Swiss vote to ban new minarets too close for comfort
(Photo: Poster to vote “yes” to minaret ban in a Swiss meadow, 13 Nov 2009/Dario Bianchi)
A threatening image dominates Switzerland’s streets in the form of a dark woman dressed in a Muslim niqab veil, looming over a Swiss flag covered with missile-like minarets with a call to vote “yes” in a referendum on Sunday to ban minarets on mosques here. The posters clearly seek to tap into the concerns of the country’s traditionally Christian majority about increased immigration from Muslim countries.
“I find the nature of these posters very provocative against the Islamic world. The presentation and the way the minarets are presented like rockets is unbelievable. Also the colours — with all the black — look very threatening,” says 34-year-old air traffic controller Judith Baumer. “I assume that it’s supposed to trigger strong emotions or fear in the population.”
(Photo: Vote “yes” posters in Zurich’s main train station, 26 Oct 2009/Arnd Wiegmann)
Polls suggest the referendum could be close-run. With only a slim majority of Swiss questioned expressing opposition or a tendency to oppose a ban, turnout and currently undecided voters could yet sway the vote towards behind the “‘yes” campaign.
“It’s fine to build minarets in a Muslim country, not in Switzerland. I’m strictly against that,” says unemployed electrical fitter Rolf Waechtler. “People from abroad are ok with me, but I’m in favour of them putting minarets directly there: abroad.”
The anti-minarets initiative was organised mainly by members the right-wing Federal Democratic Union (EDU) and Swiss People’s Party (SVP), which won the largest share of the vote at the last election on rising anti-foreigner sentiment in Switzerland spurred by increased immigration.
Under Swiss law citizens have the right to force referendums on any issue provided they collect enough signatures in support of their initiative. But the Swiss government and other parties — including the Conservative Democratic Party (BDP), which broke away from the SVP in 2008 — oppose a ban, warning it would violate the country’s constitution and stir religious tension.
(Photo: “Yes” posters in German, French and Italian at SVP meeting in Geneva, 3 Oct 2009/Valentin Flauraud)
The Swiss vote is just the latest example of mistrust between Muslim and Christian communities that has created tensions and fuelled support for far-right groups in other European countries as well.
It is all the more surprising because Switzerland’s Muslims, who make up around 4 percent of the 7.6 million-strong population and are mainly of European origin, are a low-profile minority.

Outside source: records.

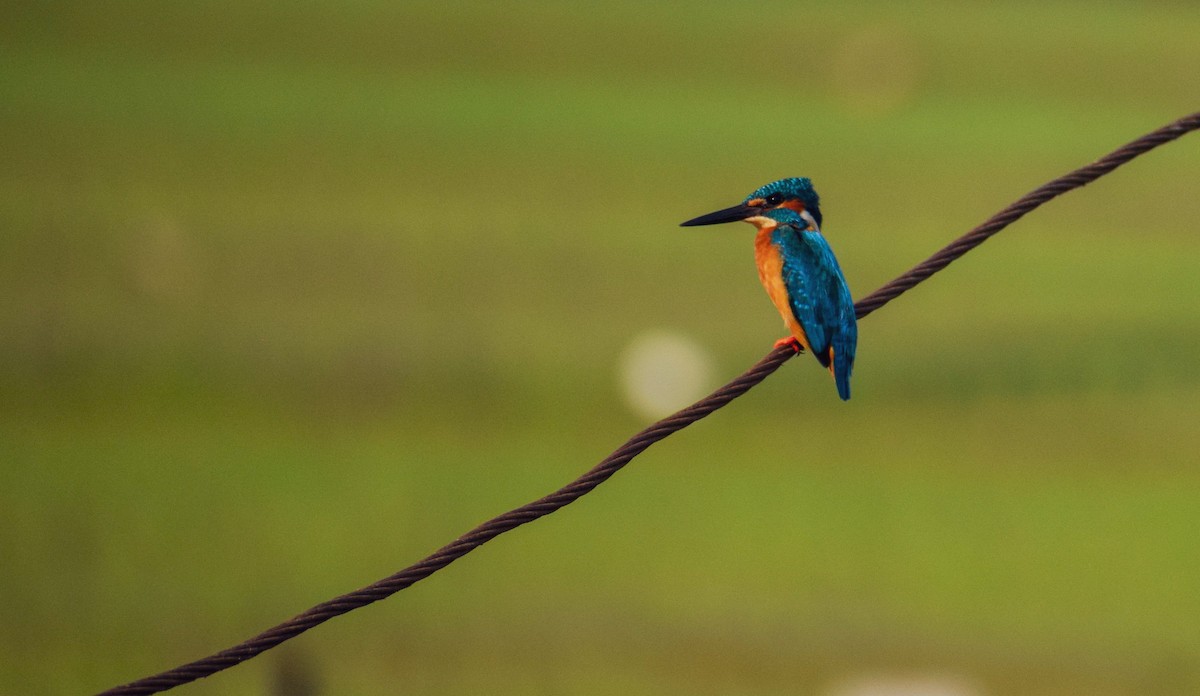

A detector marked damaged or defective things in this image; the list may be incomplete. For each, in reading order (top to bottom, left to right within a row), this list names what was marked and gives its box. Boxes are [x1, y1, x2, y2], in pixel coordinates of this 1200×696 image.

rusty wire [96, 111, 1200, 692]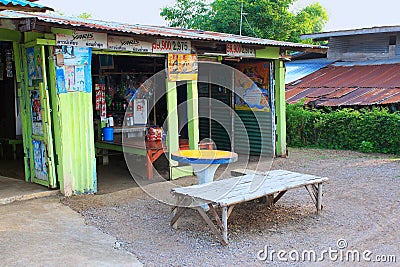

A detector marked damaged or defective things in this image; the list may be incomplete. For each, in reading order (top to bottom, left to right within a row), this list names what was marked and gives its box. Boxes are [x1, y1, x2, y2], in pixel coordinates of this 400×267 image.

rusty metal roof [0, 10, 324, 50]
rusty metal roof [286, 64, 400, 107]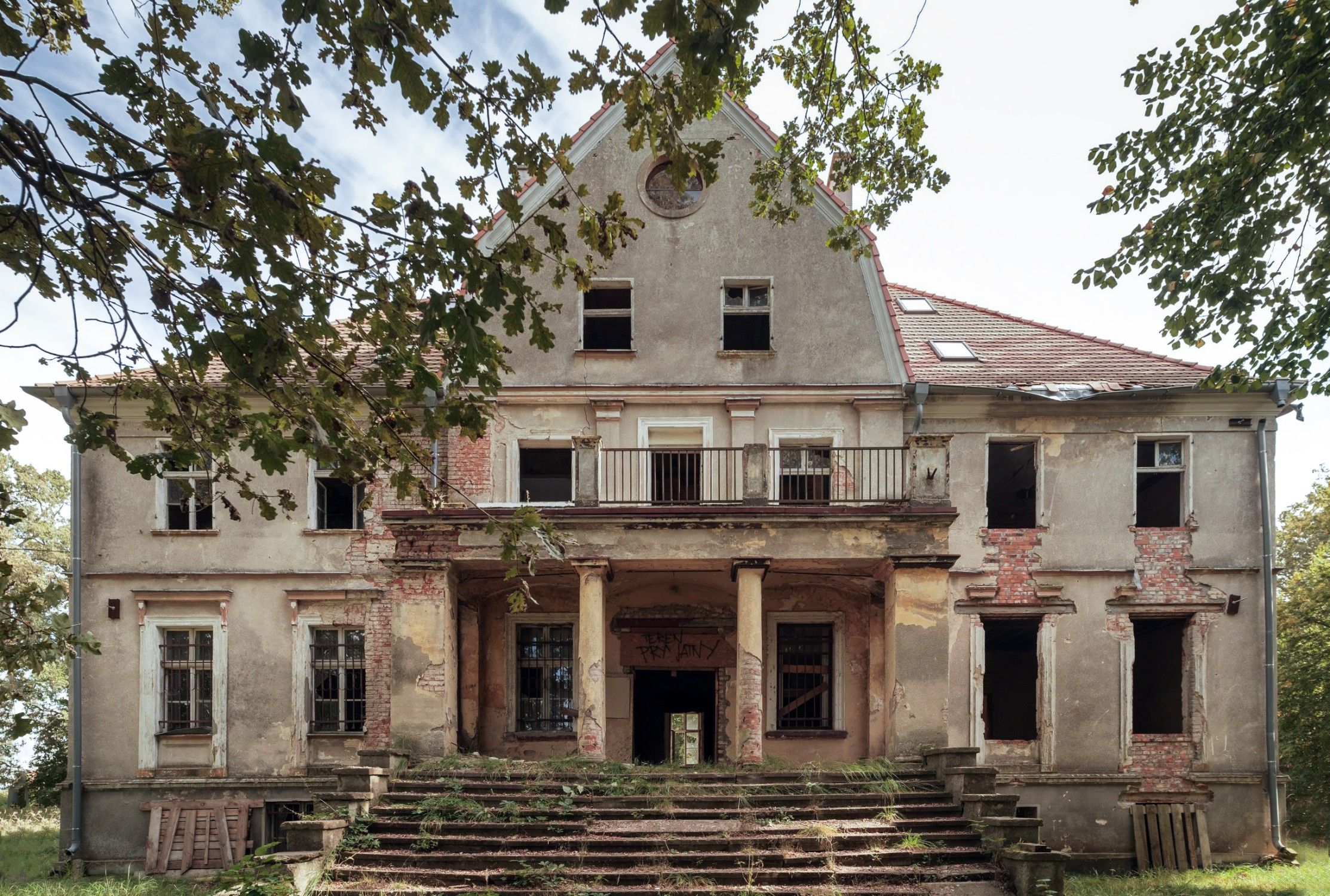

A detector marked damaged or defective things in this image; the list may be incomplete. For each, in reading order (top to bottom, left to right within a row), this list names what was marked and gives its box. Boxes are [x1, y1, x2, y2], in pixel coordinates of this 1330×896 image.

broken window [582, 286, 633, 348]
broken window [723, 283, 776, 348]
broken window [162, 449, 214, 526]
broken window [314, 465, 367, 526]
broken window [513, 444, 572, 502]
broken window [776, 441, 825, 502]
broken window [989, 438, 1037, 523]
broken window [1133, 438, 1186, 523]
broken window [162, 627, 214, 734]
broken window [309, 624, 364, 728]
broken window [513, 622, 572, 723]
broken window [771, 622, 830, 723]
broken window [984, 614, 1043, 739]
broken window [1127, 614, 1191, 734]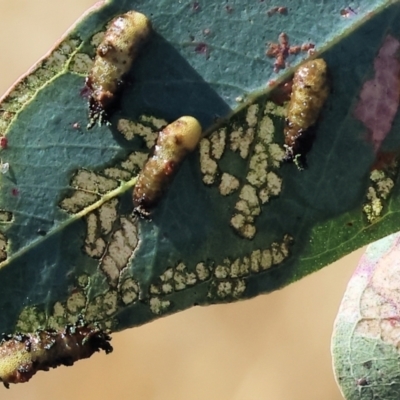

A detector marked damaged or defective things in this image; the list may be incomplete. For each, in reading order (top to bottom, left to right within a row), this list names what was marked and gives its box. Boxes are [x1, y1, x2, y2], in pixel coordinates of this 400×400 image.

feeding damage [199, 103, 286, 241]
feeding damage [148, 231, 294, 310]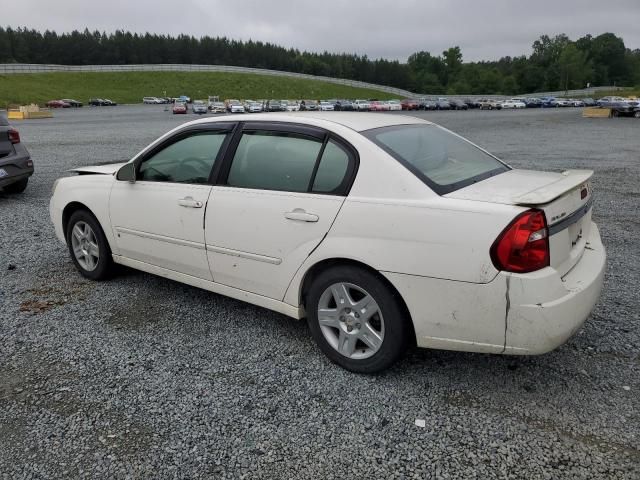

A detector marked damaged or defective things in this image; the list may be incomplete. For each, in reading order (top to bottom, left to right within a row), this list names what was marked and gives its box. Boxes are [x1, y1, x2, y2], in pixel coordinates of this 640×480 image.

dent on rear bumper [504, 223, 604, 354]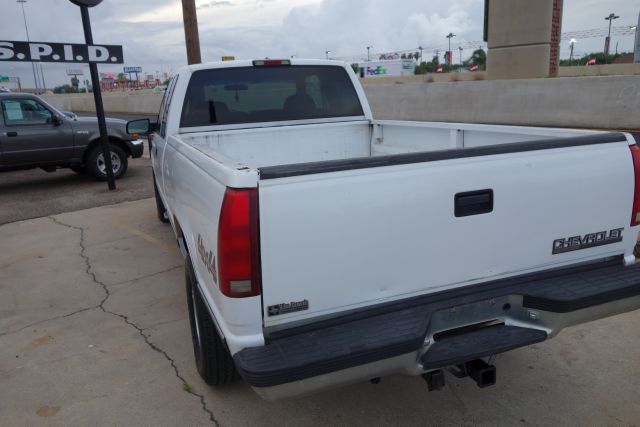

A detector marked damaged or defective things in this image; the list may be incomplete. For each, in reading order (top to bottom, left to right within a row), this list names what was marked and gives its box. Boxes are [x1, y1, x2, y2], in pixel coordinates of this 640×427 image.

crack in pavement [47, 217, 220, 427]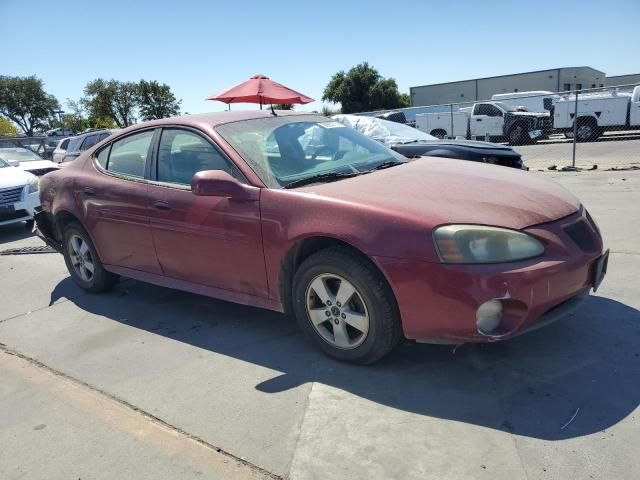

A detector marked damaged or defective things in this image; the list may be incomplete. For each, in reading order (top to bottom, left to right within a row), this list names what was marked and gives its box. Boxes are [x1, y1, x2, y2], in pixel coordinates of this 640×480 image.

crumpled car hood [298, 157, 576, 230]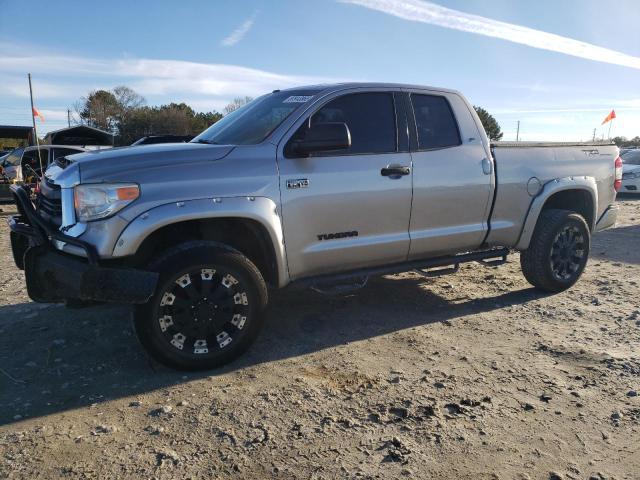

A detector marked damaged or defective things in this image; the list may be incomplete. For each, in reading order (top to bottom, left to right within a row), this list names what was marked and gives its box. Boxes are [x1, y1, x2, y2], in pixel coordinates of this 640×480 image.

front bumper damage [7, 187, 159, 304]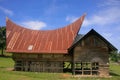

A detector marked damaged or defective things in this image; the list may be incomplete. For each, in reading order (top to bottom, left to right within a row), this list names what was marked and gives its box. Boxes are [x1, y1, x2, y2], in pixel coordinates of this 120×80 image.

rusty roof panel [5, 14, 85, 53]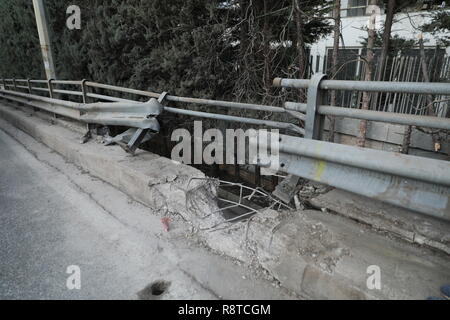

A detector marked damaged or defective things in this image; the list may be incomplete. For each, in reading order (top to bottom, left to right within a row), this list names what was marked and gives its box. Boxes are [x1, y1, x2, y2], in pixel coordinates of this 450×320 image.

There are also just four minarets in the entire country.
Three attacks on one of these few mosques with minarets, in Geneva, this month could indicate the ban is already having an effect on race relations in the country.
The initiative has been slammed at home and abroad and a ban would damage Switzerland’s reputation as a neutral country that upholds freedoms of worship, speech and expression. It could lead to the radicalisation of some members of a Muslim community generally regarded as well integrated into Swiss society.
The U.N. Human Rights Committee and Amnesty International say a ban would contravene Switzerland’s international obligations to uphold human rights.
(Photo: Poster to vote “no” to the minaret ban by Geneva interfaith group, 21 Nov 2009/Denis Balibouse)
And the Swiss think tank economiesuisse warns it would damage business at a time when the country’s private banks, hit hard by the relaxation of Swiss bank secrecy, are stepping up attempts to attract more business from Muslim clients around the world with new Islamic banking products.
On Sunday, the world will see whether Switzerland’s voters use their model of direct democracy to defend the country’s long-cherished values of tolerance and freedom or instead choose to isolate their country’s biggest religious minority.